─── Information supplied
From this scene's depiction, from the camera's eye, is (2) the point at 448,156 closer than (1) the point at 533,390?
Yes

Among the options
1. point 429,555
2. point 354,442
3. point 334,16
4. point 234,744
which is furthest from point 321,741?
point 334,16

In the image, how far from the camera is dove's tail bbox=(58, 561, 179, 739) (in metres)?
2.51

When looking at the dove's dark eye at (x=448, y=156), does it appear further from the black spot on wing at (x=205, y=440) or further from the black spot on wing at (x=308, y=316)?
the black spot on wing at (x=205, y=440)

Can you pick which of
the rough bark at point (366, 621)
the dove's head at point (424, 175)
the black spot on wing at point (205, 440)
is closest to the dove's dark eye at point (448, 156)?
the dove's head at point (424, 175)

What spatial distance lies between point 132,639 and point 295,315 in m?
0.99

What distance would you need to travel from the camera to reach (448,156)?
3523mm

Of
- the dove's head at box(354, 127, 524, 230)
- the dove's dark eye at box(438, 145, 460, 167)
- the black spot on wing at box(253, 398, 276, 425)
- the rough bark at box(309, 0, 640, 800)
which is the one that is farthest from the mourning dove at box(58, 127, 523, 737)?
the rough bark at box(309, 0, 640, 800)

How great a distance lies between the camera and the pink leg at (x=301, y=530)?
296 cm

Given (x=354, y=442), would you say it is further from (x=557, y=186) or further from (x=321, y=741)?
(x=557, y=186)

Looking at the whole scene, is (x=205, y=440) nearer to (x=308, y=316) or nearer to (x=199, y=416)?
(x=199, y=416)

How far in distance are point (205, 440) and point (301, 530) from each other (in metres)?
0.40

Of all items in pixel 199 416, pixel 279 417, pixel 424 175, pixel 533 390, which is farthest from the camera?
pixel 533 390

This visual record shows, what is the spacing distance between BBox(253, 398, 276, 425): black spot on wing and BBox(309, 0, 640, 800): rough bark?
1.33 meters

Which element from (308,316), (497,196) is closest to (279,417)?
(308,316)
──────
● Exercise brief:
Reproduce the raw records above, substituting "round eye" for "dark eye" at every occurrence. Leave all other text in these lines unchanged.

● The completed task:
From this scene's depiction, from the camera's eye, is (2) the point at 448,156 closer than (1) the point at 533,390?
Yes

Among the options
1. point 429,555
2. point 354,442
3. point 334,16
4. point 234,744
which is furthest from point 321,741?
point 334,16

In the image, how far from the camera is dove's tail bbox=(58, 561, 179, 739) (in metres)?
2.51

When looking at the dove's round eye at (x=448, y=156), does it appear further from the black spot on wing at (x=205, y=440) or further from the black spot on wing at (x=308, y=316)?
the black spot on wing at (x=205, y=440)

Can you pick which of
the rough bark at point (366, 621)
the dove's head at point (424, 175)
the black spot on wing at point (205, 440)
is closest to the dove's round eye at point (448, 156)?
the dove's head at point (424, 175)

What spatial distance lies between point 132,639 and point 295,315 in m?
0.99

What distance would you need to travel from the camera to reach (448,156)?
3523mm

Of
- the dove's head at box(354, 127, 524, 230)
- the dove's round eye at box(438, 145, 460, 167)
- the black spot on wing at box(253, 398, 276, 425)
- the rough bark at box(309, 0, 640, 800)
which is the one that is farthest from the mourning dove at box(58, 127, 523, 737)?
the rough bark at box(309, 0, 640, 800)

How great a distance lies between the camera and the pink leg at (x=301, y=530)?
296 cm

Given (x=354, y=442), would you say it is further from (x=557, y=186) or further from (x=321, y=741)?
(x=557, y=186)

Looking at the whole scene, is (x=205, y=440) nearer to (x=308, y=316) or nearer to (x=199, y=416)?
(x=199, y=416)

How far in distance are point (205, 440) and point (301, 530) from each other (in metres)?
0.40

Of all items in pixel 199 416, pixel 279 417, pixel 424 175, pixel 533 390, which is farthest from the camera?
pixel 533 390

This visual record shows, what is the spacing distance between BBox(253, 398, 276, 425): black spot on wing and BBox(309, 0, 640, 800): rough bark?
1.33 meters

Which element from (308,316), (497,196) is closest to (279,417)?
(308,316)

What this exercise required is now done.